[TASKS AND EXERCISES]:
1 - In the passage about trees, rewrite the section from "When the leaves" to "the lawnmower’s engine.", changing "maple" to "oak".
2 - Using the passage about trees, decide whether each statement below agrees with it, answering yes or no and quoting the words that settle it: (a) The writer has always paid close attention to trees. (b) A maple tree stands in the writer's front yard. (c) The writer blames the tree for the need to rake leaves in fall.
3 - Translate this sentence from the passage about trees into Spanish: "But as I have aged, I find I don’t look at trees the same way as I once did."

[DOCUMENT SECTION]:
When the leaves fall in autumn, I find myself wondering how trees breathe during the winter. The foliage is gone. Do they simply hold their breath for several months while the sun swings low, the air chills, and the rains turn to snow and ice?

Early in life, I never thought much about trees. I would complain if I had to duck under low branches while mowing (and not always successfully either, as my poor scarred noggin will affirm). We have a gorgeous maple tree in the front yard that makes mowing a challenge, not for low branches, but because it is located in such a place that makes mowing more difficult (for my somewhat obsessive/compulsive nature). It disrupts my mowing pattern and disturbs my peace worse than the thrumming of the lawnmower’s engine.

But as I have aged, I find I don’t look at trees the same way as I once did. I’ve come to appreciate them more and more. Yes, in fall I need to rake leaves, but only because it is my nature to keep the floor of the yard clean and neat. The fault for raking lies not with the tree (doing what trees do in autumn), but with me. The problem lies in MY nature, not that of the tree.

[RECORD SET]:
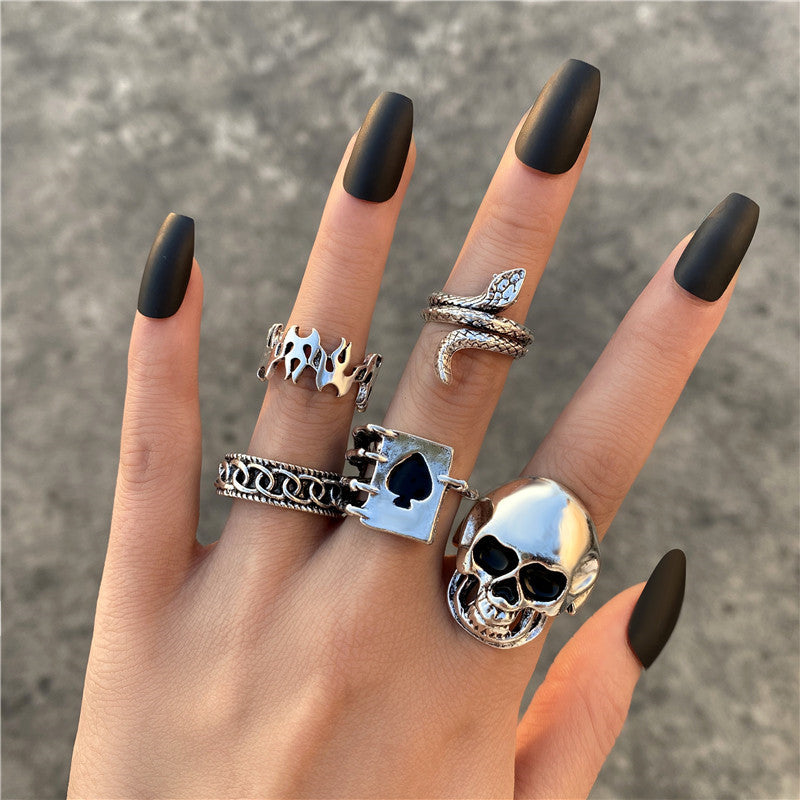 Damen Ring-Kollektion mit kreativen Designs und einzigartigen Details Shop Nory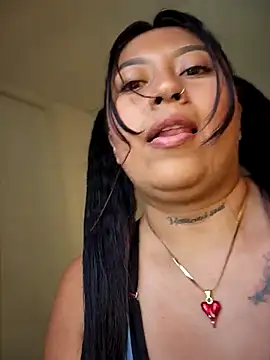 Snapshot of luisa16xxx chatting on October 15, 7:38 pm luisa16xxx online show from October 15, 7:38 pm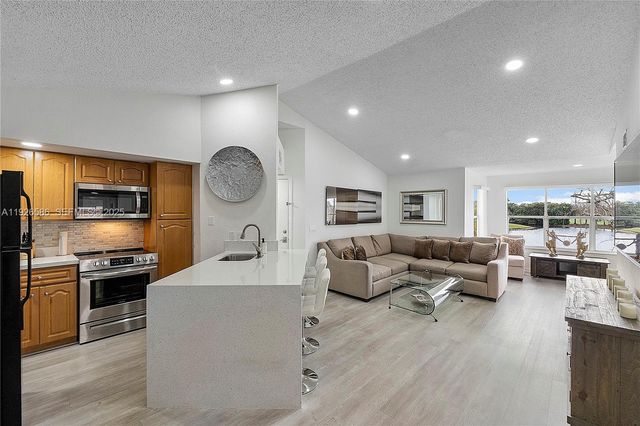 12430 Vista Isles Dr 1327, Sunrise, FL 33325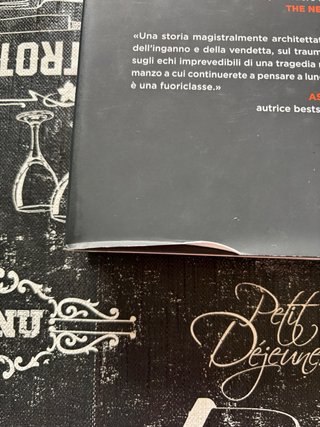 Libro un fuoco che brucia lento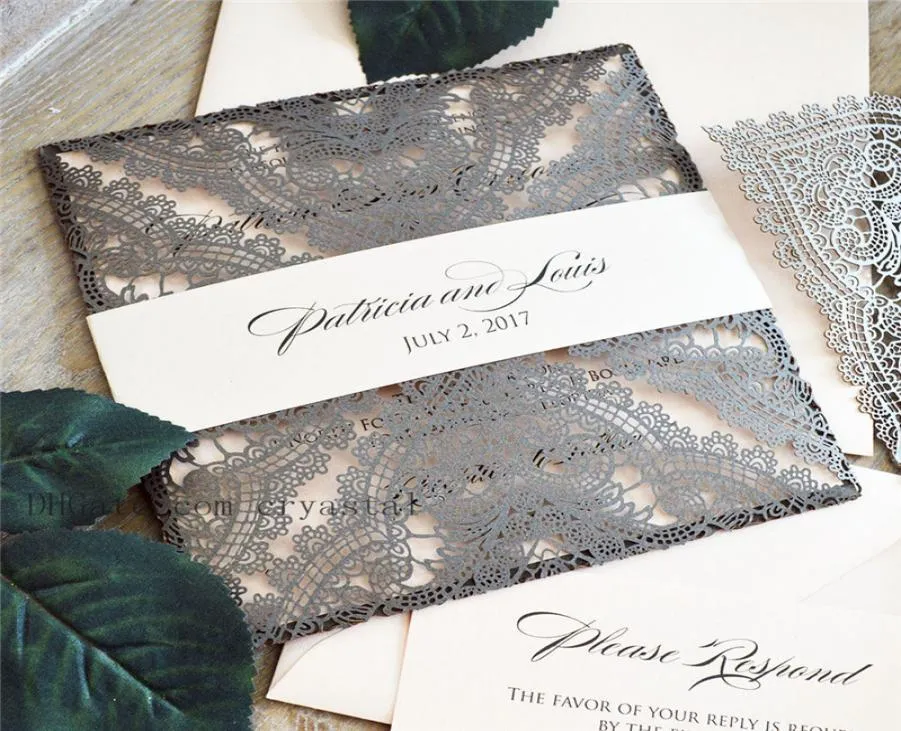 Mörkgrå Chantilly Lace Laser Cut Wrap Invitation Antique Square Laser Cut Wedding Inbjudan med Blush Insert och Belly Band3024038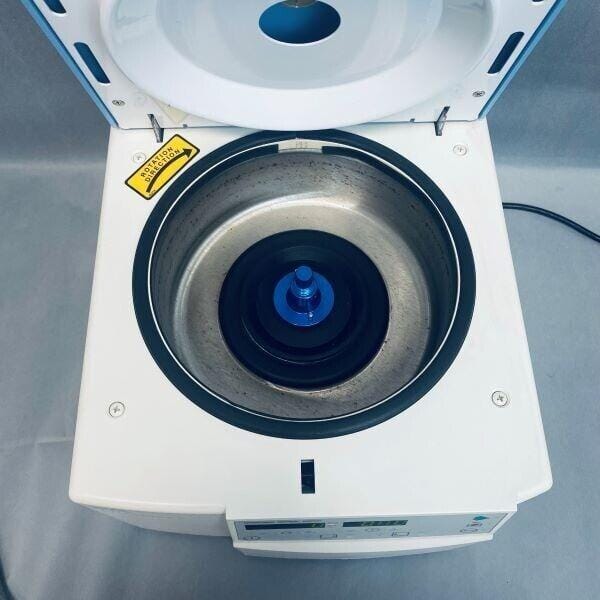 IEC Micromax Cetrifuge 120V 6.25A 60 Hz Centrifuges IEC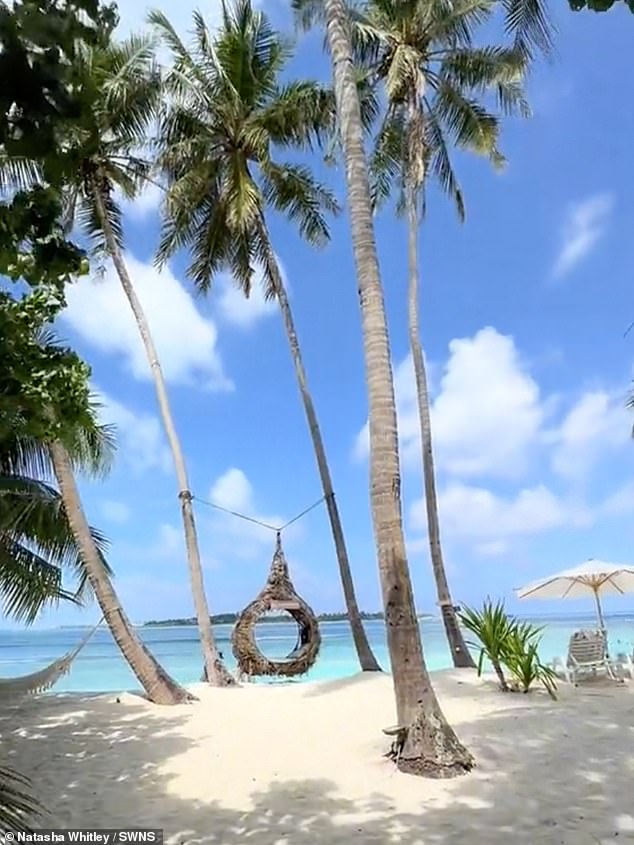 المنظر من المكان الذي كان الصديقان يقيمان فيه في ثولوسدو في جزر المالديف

[RESPONSES FOR EACH TASK]:
1 -
When the leaves fall in autumn, I find myself wondering how trees breathe during the winter. The foliage is gone. Do they simply hold their breath for several months while the sun swings low, the air chills, and the rains turn to snow and ice?

Early in life, I never thought much about trees. I would complain if I had to duck under low branches while mowing (and not always successfully either, as my poor scarred noggin will affirm). We have a gorgeous oak tree in the front yard that makes mowing a challenge, not for low branches, but because it is located in such a place that makes mowing more difficult (for my somewhat obsessive/compulsive nature). It disrupts my mowing pattern and disturbs my peace worse than the thrumming of the lawnmower’s engine.

2 -
(a) No: "Early in life, I never thought much about trees."
(b) Yes: "We have a gorgeous maple tree in the front yard"
(c) No: "The fault for raking lies not with the tree (doing what trees do in autumn), but with me."

3 - Pero a medida que he envejecido, me doy cuenta de que no miro los árboles de la misma manera que antes.